YOUR TASK:
For the entries below, the result should be an exact transcription of the lines from the one with "Dome On The" up to and including the one with "Here Are The", and only those.

STUDY MATERIAL:
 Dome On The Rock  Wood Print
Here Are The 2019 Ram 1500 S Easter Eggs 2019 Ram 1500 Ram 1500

==

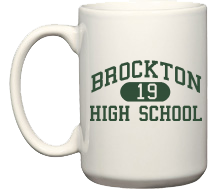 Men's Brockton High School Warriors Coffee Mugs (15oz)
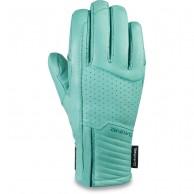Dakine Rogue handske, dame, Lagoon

...

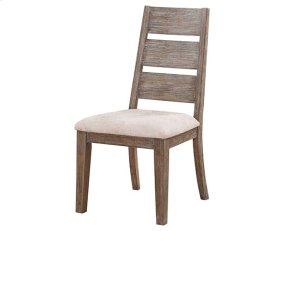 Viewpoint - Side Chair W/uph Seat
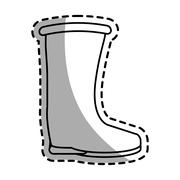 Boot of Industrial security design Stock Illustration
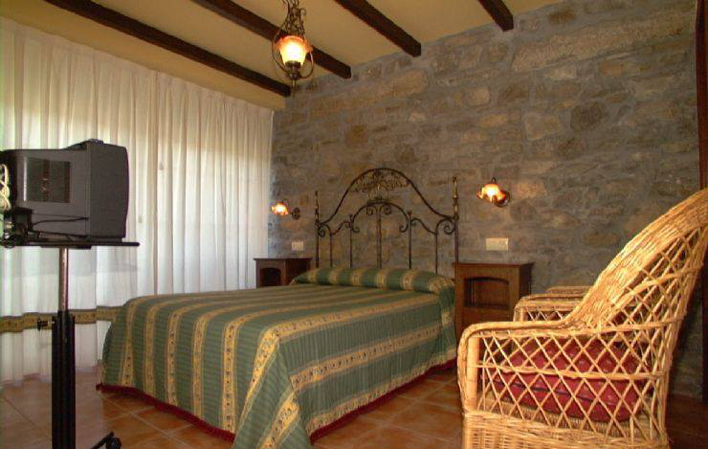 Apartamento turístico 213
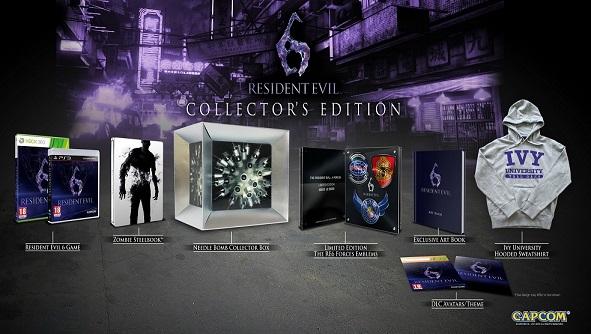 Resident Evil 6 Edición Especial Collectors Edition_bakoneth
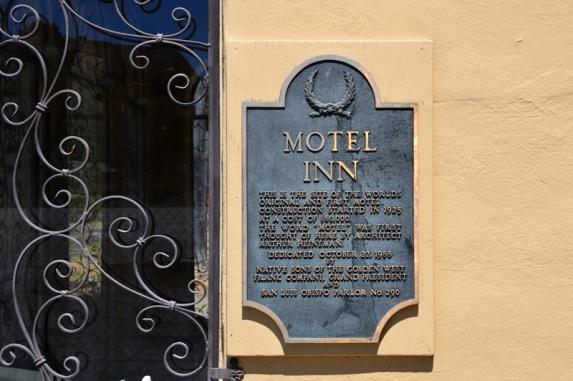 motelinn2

TASK OUTPUT:
 Dome On The Rock  Wood Print
Here Are The 2019 Ram 1500 S Easter Eggs 2019 Ram 1500 Ram 1500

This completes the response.